I’ve been reading another collection of poetry by Charles Bukowski that I borrowed from the library. I’m up to page 138 in What Matters Most is How Well You Walk Through the Fire, and I came across a poem Sunday evening that seems fitting for the resumption of work following a long holiday weekend.
This little verse by Buk offers inspiration to reset one’s focus and seems to urge readers to value each day above everything else.
Here it is:
This Moment
it’s a farce, the great actors, the great poets, the great
statesmen, the great painters, the great composers, the
great loves,
it’s a farce, a farce, a farce,
history and the recording of it,
forget it, forget it.
you must begin all over again.
throw all that out.
all of them out
you are alone with now.
look at you fingernails.
touch your nose.
begin.
the day flings itself upon
you.
Bukowski, Charles. What Matters Most is How Well You Walk Through the Fire.

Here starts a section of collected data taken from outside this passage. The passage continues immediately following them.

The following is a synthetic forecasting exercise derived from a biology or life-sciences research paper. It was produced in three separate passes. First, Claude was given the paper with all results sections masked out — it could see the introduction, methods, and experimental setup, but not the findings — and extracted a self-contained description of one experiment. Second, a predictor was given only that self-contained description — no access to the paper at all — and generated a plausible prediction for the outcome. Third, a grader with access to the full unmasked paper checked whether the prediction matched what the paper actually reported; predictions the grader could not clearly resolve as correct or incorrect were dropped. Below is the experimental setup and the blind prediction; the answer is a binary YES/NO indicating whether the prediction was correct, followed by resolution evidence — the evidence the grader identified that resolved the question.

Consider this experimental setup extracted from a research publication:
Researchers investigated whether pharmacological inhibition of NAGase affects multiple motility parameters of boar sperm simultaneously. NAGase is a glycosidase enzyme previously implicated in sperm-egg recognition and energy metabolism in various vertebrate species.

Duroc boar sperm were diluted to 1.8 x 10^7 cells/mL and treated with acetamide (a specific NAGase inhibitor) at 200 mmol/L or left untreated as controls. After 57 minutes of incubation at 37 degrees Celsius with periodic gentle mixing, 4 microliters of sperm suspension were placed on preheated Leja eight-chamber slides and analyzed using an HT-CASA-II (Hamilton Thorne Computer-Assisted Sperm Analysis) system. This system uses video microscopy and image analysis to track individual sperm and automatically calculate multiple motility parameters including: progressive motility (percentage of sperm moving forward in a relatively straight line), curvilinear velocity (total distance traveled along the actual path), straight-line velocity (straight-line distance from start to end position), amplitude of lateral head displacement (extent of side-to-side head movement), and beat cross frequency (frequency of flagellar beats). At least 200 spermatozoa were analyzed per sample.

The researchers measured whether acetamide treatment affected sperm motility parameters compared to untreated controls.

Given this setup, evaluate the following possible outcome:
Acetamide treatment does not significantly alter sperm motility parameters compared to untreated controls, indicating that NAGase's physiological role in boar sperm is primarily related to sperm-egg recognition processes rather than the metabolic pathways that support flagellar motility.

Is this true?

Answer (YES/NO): NO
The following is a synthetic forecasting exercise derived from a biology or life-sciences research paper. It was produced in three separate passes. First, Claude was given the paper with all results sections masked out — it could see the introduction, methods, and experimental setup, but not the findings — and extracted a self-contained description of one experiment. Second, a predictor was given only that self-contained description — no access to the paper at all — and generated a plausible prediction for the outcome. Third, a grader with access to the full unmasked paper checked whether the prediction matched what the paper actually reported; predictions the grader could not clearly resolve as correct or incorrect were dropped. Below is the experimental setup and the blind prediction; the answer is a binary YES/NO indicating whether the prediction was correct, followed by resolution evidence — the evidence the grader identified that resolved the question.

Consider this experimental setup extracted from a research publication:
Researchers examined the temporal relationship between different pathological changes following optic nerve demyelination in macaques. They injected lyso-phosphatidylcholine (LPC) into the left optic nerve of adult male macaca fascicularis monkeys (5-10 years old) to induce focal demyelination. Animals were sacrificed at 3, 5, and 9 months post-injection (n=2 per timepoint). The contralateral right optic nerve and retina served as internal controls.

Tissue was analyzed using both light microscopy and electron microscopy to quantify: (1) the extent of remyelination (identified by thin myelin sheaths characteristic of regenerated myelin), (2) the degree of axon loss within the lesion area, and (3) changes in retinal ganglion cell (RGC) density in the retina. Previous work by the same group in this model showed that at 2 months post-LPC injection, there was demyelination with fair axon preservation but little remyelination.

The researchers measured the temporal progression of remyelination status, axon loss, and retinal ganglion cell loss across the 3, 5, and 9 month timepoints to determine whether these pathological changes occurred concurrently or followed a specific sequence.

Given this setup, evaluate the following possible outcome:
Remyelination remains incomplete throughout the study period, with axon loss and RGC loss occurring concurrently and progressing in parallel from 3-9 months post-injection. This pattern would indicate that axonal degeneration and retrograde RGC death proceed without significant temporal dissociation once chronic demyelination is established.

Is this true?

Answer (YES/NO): NO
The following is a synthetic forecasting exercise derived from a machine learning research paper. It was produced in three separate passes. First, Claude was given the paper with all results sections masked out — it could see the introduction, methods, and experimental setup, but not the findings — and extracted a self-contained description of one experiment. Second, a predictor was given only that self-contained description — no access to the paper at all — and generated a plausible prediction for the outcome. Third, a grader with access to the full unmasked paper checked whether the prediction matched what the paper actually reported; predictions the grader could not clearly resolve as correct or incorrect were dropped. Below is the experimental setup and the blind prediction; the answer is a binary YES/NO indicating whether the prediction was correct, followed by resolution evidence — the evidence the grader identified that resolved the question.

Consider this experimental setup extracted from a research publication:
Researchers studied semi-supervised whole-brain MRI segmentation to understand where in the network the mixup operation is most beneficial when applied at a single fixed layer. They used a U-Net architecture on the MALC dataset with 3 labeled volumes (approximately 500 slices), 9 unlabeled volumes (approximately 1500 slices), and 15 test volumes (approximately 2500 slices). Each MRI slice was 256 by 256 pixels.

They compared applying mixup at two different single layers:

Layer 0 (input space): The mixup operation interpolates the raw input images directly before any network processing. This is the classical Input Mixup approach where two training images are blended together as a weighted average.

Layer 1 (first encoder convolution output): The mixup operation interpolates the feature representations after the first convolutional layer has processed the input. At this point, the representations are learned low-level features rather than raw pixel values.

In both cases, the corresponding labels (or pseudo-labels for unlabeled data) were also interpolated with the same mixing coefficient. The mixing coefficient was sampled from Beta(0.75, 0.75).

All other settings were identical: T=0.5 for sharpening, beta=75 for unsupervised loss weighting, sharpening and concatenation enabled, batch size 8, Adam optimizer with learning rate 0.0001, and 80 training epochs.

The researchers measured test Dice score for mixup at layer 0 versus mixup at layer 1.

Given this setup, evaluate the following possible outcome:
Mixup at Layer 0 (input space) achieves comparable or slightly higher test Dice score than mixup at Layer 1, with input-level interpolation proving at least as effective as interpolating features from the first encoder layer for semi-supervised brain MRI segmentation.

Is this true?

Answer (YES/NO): YES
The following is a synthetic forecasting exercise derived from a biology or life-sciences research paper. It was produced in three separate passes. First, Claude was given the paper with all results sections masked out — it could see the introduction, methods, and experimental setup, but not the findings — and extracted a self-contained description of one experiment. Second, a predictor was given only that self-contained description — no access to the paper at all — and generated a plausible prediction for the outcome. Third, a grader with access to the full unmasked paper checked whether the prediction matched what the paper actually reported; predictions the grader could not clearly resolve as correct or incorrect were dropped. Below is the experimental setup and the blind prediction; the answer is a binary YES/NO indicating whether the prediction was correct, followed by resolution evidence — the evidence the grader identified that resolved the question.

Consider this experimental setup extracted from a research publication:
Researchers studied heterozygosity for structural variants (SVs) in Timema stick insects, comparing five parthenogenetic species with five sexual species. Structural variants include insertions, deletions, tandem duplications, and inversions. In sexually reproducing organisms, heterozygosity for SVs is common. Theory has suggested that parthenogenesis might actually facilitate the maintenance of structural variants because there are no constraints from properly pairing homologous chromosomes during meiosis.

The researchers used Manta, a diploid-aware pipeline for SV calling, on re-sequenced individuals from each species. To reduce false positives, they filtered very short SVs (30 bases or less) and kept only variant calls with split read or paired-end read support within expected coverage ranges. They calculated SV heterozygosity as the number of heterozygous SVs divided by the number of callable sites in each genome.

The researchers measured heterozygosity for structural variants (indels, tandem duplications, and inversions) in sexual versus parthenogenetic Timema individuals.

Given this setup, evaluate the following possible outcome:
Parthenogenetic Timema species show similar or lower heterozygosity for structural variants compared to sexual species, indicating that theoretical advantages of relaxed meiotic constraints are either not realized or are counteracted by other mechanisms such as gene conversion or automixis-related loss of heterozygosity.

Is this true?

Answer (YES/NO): YES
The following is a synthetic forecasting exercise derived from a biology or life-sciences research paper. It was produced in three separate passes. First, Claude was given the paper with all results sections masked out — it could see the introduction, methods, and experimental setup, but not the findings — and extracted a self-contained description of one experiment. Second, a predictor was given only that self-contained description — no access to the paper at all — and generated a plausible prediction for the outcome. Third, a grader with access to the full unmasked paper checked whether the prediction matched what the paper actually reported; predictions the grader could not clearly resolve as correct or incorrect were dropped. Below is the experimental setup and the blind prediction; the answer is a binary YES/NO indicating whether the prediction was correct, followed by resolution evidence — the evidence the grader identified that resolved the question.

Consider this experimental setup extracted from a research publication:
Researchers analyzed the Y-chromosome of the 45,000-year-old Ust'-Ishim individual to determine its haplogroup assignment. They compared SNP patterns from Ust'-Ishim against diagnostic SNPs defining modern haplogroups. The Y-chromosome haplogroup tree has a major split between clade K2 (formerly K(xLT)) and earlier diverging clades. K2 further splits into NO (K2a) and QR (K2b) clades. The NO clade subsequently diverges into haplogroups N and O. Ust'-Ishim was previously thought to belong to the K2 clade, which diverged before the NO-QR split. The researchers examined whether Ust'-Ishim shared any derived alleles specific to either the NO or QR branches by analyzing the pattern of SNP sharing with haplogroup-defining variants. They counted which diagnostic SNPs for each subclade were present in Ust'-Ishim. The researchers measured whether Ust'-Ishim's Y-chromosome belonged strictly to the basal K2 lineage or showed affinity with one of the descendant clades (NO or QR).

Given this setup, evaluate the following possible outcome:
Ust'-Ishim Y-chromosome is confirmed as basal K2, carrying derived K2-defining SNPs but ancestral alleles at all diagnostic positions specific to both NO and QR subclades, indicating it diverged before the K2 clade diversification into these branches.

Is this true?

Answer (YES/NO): NO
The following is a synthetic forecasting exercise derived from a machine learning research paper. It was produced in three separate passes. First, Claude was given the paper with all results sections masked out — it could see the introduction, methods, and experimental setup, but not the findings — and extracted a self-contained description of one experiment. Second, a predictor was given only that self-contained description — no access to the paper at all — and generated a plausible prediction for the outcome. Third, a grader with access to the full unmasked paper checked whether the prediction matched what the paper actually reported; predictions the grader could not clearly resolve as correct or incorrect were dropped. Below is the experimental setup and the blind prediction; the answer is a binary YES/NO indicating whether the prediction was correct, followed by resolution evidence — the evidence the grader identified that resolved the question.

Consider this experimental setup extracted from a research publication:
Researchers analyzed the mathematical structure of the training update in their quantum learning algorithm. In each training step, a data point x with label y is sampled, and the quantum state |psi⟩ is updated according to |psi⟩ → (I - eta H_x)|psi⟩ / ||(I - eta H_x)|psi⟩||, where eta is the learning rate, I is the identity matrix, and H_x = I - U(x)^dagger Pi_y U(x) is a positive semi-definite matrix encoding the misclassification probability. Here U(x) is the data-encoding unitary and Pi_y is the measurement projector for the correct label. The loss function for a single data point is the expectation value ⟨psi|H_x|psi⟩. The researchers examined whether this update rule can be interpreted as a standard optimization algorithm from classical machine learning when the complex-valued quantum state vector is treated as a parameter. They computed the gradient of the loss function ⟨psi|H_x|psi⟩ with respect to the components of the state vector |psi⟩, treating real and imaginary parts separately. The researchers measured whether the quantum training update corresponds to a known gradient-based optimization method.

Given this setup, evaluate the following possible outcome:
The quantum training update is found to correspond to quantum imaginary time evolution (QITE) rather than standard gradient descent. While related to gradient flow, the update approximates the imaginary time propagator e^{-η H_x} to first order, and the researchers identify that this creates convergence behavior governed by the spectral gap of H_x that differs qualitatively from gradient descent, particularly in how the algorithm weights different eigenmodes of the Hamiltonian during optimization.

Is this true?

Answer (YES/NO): NO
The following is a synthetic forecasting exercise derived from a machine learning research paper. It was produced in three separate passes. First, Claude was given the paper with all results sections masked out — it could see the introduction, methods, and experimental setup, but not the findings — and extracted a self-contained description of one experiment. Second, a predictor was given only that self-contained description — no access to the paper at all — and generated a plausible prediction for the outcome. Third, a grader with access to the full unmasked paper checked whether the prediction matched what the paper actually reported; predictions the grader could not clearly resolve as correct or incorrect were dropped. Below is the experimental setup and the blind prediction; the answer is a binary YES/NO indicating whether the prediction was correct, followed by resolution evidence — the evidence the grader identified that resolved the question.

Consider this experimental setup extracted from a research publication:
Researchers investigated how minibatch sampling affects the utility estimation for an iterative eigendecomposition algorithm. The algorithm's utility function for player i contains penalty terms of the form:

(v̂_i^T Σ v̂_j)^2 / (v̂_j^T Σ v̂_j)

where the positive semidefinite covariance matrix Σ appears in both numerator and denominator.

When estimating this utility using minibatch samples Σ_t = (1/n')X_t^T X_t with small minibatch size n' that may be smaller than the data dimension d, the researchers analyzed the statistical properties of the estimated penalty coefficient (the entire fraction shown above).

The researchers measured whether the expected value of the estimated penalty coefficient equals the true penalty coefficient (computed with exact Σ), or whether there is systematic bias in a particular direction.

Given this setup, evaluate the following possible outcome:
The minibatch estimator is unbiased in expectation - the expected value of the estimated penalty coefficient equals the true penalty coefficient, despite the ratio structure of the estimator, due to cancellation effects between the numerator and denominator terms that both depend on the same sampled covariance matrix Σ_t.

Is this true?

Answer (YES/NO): NO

New York: Ecco; First Edition, 2002.
It seems to me as facile and self defeating and narcissistic as most of Bukowski; if it’s all farce, how do you choose between Obama and Mugabe, or Hitler and Gandhi or Thatcher and Clement Atlee? And if you obliterate the past, what kind of present tense do you inhabit? The hangover man, parched for his next glass.
He gives a bad name to free verse and to liberty in general. Give me Whitman, Shelley, Neruda, or the much under-rated Ferlinghetti. Craft, not cant.
Hello Anonymous. Thank you for your comments. I appreciate your perspective and you brought up some interesting points. I’ve never read Shelley before so I’ll have to check out his work. And you are right about Ferlinghetti. Take care, Francis.